Unfortunately the Japanese scoring systems to identify high-risk patients are insensitive in ethnically diverse populations as seen in North America, and it is thus difficult to know how to target adjunctive therapy outside Japan.
A well-designed trial evaluated Infliximab (Remicade), a monoclonal anti–TNF-α antibody, as adjunctive primary therapy. The results showed safety but no significant benefit regarding IVIG resistance rates or rates of coronary artery abnormalities. Addition of infliximab for primary therapy with IVIG in not recommended.
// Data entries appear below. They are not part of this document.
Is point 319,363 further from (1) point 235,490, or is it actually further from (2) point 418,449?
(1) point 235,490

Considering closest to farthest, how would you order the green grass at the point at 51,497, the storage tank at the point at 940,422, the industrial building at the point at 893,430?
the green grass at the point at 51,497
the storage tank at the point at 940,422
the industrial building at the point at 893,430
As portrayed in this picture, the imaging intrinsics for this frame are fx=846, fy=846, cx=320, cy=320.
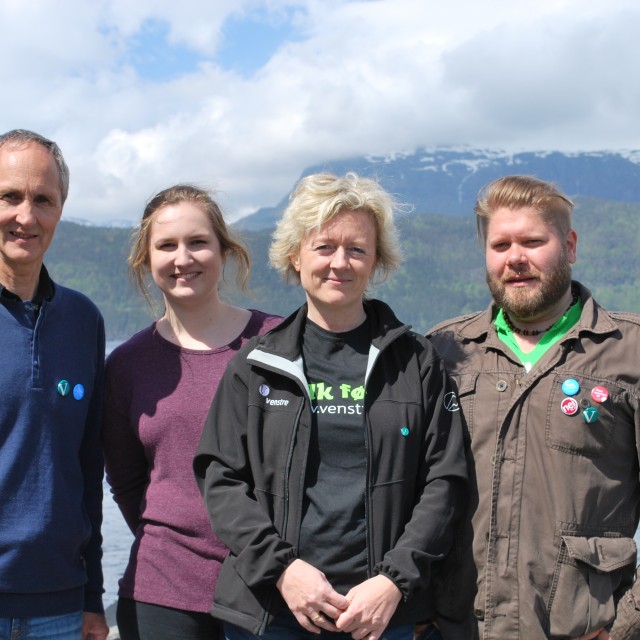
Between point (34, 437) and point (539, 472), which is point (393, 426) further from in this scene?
point (34, 437)

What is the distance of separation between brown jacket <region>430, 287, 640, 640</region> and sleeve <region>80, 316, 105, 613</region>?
154 cm

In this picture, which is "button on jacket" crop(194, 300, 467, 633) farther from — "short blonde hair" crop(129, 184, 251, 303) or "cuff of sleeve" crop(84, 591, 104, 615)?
"short blonde hair" crop(129, 184, 251, 303)

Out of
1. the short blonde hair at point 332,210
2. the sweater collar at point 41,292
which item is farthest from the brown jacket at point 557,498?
the sweater collar at point 41,292

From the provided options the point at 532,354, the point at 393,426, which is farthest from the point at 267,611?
the point at 532,354

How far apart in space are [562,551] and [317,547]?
3.28 ft

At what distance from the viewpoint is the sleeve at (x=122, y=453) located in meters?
3.87

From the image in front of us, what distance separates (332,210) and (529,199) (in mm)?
964

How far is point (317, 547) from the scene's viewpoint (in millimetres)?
→ 3098

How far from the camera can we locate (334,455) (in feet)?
10.5

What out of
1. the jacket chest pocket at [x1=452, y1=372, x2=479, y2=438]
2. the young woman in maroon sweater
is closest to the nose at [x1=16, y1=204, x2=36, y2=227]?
the young woman in maroon sweater

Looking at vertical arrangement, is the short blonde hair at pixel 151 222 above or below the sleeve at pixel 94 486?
above

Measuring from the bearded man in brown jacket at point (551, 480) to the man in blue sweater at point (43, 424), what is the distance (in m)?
1.53

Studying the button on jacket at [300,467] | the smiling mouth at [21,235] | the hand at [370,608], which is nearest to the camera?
the hand at [370,608]

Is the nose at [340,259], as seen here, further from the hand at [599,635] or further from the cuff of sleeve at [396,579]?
the hand at [599,635]
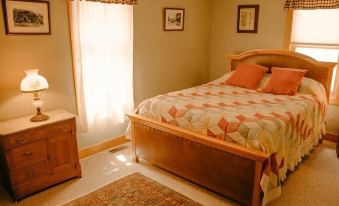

Rescue Therapy for IVIG Treatment Failures
Most patients with acute KD respond promptly to treatment with IVIG and aspirin, with defervescence and subsidence of inflammatory manifestations occurring within 36 to 48 hours. A subgroup of 10% to 20%, however, fails to show significant clinical response; these patients remain febrile 36 to 48 hours after receiving IVIG or they manifest only transient improvement, with recurrent fever and clinical evidence of inflammatory signs and elevated CRP levels. These patients need additional antiinflammatory therapy, and specific guidelines or controlled treatment trials do not exist ( Box 77.5 ). Of course, when treating apparently treatment-refractory patients, it is also prudent to reconfirm the initial diagnosis of KD.